许向荣, 许向华, 许向民哥仨在许满屯和许后刘氏走后,互相看了一眼,都有点小尴尬的别开了头, 哥仨都沉默的没说话。
哥仨相顾无言,三个妯娌则不一样了, 田春梅是刚才许向华便把钱领了,心里的兴奋劲也过的差不多了。可柳小满和王秀芬这会看着自家男人手里的钱,那脸上大大的笑容是怎么也收不住,这钱终于能拿到自己手里了,以后也能摆脱跟吸血虫似的许英了。
要说这许英吧, 混得兄弟不待见,兄弟媳妇满腹怨言, 也纯属是她自己作的,按说她的户口在许家庄, 每年农忙时回生产队里帮帮忙, 再补上点钱, 许家庄的队长, 会计啥的也都是老许家的人,能不向着她说话, 能不给她们娘仨口粮?
可她倒好, 不说回队里帮忙了,就连平时没好处时,也见不着个人影。
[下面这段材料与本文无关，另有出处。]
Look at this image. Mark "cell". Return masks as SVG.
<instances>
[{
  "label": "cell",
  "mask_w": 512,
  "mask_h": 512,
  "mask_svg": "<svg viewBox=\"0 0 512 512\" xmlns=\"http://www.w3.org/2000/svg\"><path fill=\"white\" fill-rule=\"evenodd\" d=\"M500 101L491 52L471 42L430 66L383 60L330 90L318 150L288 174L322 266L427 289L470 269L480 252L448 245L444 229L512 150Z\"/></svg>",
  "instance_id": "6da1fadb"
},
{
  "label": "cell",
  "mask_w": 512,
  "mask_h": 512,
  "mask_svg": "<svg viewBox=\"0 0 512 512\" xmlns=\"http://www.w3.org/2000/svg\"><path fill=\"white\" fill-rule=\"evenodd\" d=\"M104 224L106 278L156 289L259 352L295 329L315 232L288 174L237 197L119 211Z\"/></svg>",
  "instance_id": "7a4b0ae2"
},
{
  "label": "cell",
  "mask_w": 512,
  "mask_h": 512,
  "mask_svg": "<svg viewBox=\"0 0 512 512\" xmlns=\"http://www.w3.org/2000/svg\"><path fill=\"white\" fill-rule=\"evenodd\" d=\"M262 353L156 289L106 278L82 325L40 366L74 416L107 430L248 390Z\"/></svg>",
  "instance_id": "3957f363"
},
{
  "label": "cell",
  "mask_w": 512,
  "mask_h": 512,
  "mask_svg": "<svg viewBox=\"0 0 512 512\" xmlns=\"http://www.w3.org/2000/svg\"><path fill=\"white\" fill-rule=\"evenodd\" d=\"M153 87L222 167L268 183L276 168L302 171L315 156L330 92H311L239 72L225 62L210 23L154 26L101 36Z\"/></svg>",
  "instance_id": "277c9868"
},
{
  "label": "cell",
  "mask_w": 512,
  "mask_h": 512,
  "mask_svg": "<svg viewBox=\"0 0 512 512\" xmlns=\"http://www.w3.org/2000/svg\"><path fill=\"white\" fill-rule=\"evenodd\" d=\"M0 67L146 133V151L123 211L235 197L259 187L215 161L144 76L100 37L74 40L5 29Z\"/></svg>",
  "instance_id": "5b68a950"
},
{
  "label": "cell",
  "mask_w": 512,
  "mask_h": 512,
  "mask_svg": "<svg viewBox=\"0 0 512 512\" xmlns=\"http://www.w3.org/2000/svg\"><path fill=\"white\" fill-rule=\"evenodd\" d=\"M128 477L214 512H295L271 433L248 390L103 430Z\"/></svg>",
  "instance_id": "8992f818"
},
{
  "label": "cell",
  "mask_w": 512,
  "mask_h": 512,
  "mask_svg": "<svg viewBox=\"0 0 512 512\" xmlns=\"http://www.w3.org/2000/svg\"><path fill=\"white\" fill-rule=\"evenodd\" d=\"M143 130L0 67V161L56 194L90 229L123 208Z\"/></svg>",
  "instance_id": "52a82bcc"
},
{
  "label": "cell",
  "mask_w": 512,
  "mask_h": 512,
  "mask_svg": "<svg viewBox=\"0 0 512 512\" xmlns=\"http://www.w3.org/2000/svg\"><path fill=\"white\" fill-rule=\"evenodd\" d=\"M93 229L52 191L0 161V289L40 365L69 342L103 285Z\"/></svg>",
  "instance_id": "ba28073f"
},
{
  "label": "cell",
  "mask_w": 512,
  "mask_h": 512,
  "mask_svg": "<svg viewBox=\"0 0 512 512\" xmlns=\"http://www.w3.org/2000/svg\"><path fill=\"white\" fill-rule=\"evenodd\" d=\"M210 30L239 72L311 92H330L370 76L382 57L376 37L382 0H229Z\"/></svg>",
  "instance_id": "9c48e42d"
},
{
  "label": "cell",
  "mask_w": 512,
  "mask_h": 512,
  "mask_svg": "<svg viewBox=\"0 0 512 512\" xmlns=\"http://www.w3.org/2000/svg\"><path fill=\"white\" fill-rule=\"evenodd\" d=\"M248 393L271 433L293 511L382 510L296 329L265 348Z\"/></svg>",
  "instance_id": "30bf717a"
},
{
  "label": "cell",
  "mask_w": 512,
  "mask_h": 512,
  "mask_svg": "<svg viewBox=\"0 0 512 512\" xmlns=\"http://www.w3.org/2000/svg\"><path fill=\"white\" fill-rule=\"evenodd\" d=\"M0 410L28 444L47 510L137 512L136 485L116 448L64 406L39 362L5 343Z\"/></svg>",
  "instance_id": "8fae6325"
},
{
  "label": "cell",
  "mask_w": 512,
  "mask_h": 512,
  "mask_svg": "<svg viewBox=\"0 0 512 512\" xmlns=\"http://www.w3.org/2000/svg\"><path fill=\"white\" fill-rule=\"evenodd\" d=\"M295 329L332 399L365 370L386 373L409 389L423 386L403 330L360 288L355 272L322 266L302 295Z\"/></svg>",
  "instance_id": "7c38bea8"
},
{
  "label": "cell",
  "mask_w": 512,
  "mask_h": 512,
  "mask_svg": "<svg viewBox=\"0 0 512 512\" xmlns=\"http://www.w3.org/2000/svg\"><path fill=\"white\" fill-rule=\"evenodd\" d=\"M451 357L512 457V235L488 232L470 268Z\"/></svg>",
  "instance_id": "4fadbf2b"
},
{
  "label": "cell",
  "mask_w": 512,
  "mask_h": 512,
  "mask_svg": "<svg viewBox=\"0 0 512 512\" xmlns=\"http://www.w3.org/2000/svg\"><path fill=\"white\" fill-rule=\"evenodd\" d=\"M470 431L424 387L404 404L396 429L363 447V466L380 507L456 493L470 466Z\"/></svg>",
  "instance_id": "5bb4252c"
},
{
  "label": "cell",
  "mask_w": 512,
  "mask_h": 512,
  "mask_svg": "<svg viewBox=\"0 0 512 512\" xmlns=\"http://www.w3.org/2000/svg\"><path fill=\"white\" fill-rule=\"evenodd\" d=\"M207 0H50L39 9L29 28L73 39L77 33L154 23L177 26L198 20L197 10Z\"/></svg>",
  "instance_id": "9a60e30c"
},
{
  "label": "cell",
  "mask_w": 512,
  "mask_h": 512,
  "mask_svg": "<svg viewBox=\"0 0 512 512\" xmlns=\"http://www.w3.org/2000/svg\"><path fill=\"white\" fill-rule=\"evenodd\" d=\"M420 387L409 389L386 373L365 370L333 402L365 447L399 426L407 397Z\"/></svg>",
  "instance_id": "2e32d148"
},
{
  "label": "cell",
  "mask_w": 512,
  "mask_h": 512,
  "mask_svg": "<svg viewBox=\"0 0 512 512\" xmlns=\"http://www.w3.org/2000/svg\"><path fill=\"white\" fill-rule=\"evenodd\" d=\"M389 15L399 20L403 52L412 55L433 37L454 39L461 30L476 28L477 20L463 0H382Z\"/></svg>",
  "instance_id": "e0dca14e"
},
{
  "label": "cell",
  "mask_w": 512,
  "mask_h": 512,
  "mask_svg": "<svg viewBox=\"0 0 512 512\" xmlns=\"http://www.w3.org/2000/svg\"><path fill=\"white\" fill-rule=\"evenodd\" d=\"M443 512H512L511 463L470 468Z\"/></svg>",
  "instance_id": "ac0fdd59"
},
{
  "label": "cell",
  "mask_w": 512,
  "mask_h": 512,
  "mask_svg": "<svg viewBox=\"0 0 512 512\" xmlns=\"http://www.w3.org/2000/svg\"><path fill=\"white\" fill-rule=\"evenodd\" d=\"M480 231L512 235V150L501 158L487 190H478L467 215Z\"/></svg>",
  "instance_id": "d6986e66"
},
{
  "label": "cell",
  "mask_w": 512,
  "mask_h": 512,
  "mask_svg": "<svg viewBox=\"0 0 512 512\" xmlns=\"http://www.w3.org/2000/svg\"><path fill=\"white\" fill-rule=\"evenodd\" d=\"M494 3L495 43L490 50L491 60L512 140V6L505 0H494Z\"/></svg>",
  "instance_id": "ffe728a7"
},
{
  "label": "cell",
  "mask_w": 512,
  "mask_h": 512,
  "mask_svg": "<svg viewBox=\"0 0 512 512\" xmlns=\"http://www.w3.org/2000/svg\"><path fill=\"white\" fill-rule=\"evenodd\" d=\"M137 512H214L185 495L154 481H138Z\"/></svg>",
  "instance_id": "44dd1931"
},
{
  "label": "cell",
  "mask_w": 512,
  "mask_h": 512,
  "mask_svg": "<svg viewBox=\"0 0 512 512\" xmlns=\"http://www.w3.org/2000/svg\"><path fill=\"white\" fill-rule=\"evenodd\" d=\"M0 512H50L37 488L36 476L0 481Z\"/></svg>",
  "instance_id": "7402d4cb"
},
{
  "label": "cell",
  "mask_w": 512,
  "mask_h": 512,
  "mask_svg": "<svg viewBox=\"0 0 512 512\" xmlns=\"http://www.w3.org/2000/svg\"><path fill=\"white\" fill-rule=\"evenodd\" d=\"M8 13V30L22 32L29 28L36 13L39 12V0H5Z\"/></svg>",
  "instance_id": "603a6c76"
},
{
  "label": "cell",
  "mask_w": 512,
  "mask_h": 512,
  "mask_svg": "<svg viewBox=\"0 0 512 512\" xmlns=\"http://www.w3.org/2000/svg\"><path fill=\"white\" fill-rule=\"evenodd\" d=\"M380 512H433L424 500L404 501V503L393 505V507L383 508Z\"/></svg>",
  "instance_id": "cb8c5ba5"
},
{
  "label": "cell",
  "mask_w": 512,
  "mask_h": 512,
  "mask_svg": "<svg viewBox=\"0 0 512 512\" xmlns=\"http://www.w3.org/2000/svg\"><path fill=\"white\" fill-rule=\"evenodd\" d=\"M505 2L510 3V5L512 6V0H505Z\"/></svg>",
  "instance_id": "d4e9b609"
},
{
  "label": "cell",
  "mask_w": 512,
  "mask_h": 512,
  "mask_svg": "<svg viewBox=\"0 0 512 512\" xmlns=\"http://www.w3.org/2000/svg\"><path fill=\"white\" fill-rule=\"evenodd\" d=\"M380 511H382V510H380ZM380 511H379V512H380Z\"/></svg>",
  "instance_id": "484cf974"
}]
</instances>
有好处时便空着手, 两肩膀抗张嘴,仰着个脸,一副看不起你们这些乡下泥腿子的样子回来,占起偏宜没个够,每年得娘家兄弟们辛苦干活供养着,还没个好话,经常大老远走三十多里山路给她送东西,连口热汤水都混不上。时间一长,自各都有了小家庭的娘家兄弟,那可能没有意见?
兄弟姐妹之间再亲,也讲究个有来有往,只让一方单方面的无条件付出,另一方连个感激的心都没有,还一副你们是下等人,就该供着我的样子,是个人心里都不会痛快。
许家哥仨这次是铁了心的要和许英给扯开,哥仨分完钱后,各自把分家时定的孝敬许刘氏和许满屯的十五块钱送了过去,不接许满屯还想劝的软话,掉头就走。
第二天也就是腊月十八,是许向南和许向西结婚的日子,许向飞,许向舟一帮没结过婚的毛头小子跟着许向南去接亲,而许向华跟许向勇,许向斌,许向党,许向阳,许向渠几个年龄稍大些的则得帮着许向西去大刘庄接亲。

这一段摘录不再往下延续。